Re-doing Michigan and losing would be a disaster.
Add to this, the current noise is about a caucus and Clinton being toast. As I said earlier, Michigan’s demographics favor Obama and he’s always done better in caucuses. If she needs landslide wins, there’s no way she can afford a landslide loss.
At this point, it’s getting harder and harder to envision a Clinton nomination. Both sides need superdelegates — an idea that should be buried with a stake through its heart after this is all over — but only one candidate will go to the convention as the people’s choice. If that candidate doesn’t get the nomination, expect a crap storm of epic proportions.
The screwiest primary season of your life goes on, but it’s already on life support. The process has been kept going by artificial means and the end is coming fast. The first stage of grief is denial.
Let’s hope the rest go a lot faster, because the whole thing can’t hold together much longer.
Terry Canaan is a former political fundraiser living and writing in Wisconsin. He publishes the blog “Griper Blade.”
March 8, 2008 at 8:52 am
As an eternal cynic, I’ve often said that democracy is when we get to vote for the gang we want to rob us.
March 7, 2008 at 7:23 pm
Good sentence here:
There’s been a lot of worrying about an extended Clinton-Obama battle harming the party, but a much more realistic concern is that voters will look at the process and decide Democrats couldn’t run an Appleby’s, let alone a nation.
But, Republicans and Democrats both represent the world domination with dirty energy, U.S. military might. and the war economy, It’s simply a question of which criminal syndicate is going to rake in the most dough.

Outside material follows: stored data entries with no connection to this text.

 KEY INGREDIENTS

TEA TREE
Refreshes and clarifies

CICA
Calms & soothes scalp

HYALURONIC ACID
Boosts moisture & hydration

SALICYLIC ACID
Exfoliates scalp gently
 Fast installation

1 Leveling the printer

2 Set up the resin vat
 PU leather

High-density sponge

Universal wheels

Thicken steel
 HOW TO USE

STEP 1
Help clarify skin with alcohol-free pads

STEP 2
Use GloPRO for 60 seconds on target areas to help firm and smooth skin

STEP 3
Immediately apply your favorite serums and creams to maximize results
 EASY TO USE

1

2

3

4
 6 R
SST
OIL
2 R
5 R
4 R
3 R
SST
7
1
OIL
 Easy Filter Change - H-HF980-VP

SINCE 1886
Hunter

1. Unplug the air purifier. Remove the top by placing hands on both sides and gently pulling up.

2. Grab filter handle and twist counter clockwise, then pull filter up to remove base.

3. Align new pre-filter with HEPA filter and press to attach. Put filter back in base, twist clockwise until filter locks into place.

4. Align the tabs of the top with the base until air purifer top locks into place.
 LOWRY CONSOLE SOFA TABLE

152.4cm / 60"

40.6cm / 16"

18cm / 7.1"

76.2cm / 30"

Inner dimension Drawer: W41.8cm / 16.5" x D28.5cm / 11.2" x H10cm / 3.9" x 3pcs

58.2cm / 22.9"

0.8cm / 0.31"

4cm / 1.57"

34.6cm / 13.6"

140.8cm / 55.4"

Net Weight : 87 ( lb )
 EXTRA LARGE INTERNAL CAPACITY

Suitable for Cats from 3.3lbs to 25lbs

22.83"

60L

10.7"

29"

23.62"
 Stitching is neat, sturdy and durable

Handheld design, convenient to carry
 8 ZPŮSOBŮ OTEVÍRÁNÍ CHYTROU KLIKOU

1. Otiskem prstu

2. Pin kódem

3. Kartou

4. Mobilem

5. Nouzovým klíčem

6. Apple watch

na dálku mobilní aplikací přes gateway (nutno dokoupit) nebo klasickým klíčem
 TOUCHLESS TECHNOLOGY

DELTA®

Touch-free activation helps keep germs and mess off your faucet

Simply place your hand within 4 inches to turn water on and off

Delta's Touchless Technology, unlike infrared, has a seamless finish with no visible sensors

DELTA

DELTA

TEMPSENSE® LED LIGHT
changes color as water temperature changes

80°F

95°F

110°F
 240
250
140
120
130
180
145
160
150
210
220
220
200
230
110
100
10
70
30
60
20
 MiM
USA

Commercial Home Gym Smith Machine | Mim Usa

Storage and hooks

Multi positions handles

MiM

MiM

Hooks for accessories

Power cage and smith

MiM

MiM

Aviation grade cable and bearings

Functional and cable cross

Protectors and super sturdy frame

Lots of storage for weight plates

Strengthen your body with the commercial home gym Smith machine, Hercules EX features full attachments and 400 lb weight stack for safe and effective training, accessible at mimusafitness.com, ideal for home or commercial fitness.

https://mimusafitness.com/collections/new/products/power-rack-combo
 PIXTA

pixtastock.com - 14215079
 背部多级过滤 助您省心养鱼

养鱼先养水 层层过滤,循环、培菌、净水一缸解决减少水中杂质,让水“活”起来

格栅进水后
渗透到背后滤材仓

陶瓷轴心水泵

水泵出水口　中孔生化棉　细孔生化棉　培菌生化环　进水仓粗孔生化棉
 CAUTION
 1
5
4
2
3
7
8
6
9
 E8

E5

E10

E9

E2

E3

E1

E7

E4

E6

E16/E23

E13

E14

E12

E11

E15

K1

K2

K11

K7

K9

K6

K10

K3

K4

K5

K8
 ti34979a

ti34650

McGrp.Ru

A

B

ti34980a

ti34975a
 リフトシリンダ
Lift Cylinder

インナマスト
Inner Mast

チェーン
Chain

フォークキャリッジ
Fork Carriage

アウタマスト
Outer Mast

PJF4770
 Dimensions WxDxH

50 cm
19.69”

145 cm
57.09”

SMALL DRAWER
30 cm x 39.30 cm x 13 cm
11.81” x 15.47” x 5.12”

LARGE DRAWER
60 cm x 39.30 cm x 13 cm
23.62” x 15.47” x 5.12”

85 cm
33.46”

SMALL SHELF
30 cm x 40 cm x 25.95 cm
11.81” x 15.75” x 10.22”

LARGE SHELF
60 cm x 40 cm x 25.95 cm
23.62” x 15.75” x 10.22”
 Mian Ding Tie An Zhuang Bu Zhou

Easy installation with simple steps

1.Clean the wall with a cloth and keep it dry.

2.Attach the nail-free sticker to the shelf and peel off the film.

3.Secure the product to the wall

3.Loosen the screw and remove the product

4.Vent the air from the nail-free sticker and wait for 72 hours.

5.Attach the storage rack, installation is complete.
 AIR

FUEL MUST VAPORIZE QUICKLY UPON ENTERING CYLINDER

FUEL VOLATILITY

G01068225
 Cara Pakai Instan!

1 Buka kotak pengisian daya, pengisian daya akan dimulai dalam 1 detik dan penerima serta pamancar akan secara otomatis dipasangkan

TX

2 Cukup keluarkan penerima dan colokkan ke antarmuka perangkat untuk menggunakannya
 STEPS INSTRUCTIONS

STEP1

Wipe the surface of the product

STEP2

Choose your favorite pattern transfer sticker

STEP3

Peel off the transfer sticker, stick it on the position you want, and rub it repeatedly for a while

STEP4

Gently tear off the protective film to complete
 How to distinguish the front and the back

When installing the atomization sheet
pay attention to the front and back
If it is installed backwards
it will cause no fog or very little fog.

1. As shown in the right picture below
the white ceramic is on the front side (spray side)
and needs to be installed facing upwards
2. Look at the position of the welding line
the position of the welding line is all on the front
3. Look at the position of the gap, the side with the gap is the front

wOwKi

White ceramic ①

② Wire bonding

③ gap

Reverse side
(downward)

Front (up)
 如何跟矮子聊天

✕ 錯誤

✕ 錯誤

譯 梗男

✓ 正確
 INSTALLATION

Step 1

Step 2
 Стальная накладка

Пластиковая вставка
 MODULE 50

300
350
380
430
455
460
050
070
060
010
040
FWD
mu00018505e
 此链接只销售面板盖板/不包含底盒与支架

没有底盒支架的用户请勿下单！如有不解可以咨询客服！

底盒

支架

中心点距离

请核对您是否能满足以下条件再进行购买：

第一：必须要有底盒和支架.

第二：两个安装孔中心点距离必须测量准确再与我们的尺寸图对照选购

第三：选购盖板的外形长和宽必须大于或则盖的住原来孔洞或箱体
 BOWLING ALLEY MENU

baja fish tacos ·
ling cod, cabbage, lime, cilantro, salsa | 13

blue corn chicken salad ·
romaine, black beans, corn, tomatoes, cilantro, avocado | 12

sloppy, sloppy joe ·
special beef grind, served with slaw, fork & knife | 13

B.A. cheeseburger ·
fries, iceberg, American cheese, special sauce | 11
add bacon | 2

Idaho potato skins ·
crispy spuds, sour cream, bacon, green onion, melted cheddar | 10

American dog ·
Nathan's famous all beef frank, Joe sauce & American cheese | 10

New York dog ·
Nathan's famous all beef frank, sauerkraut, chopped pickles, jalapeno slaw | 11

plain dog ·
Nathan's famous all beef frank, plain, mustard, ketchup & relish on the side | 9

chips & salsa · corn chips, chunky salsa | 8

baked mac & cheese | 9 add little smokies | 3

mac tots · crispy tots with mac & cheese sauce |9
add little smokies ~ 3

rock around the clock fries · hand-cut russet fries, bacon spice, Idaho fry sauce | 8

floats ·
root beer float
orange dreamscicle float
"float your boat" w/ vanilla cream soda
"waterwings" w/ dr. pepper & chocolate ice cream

Peabody Coal follows all the campaigns around spreading money every which way so they’ll own a piece of whoever wins, McCain or whichever Democrat.
The only real campaigns are those resisting at the grassroots, like HEAL
UTAH resisting Energy Solutions plan to dump Italian nuclear waste in Utah, via New Orleans and the Oak Ridge nuclear power and weapons complex.
March 7, 2008 at 12:09 pm
While the Democrats dance around like disjointed amateurs, the Republicans watch, bemused and alert for ammo to use against whomever becomes the Democratic Party candidate. As someone once said, “The Democrats are busily engaged in snatching defeat from the jaws of victory.” If the Dems lose, they will thoroughly deserve it based on incompetence alone. If they win, it will be by sheer chance. On balance, though, if chance is kind to them, they’ll be better for the country than the current crop of bozos in the White House.
March 7, 2008 at 11:40 am
Michigan should not be seated because they broke the rules — fair and simple. They were part of the process that made the rules, and then they intentionally broke them. It would be like a shoplifter who complains about getting arrested and fined.
Ironically, Michigan moved up its primary because they wanted more of an impact and every state was playing a chaotic game of “me-first.” Well, this nomination season has dragged on longer than anyone thought … so if Michigan had been patient and gone after February 5th, we wouldn’t have this mess.
But Michigan had to be cute, and actions have consequences.
March 7, 2008 at 11:19 am
How is it unfair if the Michigan delegates are seated based on the primary? Obama’s name was not on the ballot because he took it off. That was his mistake. Does Hillary have to compensate him for his own blunders? Hillary left her name on the ballot, and she won the delegates fair and square. It would be unfair if she does not get them seated. That’s the way the game is played all over the country.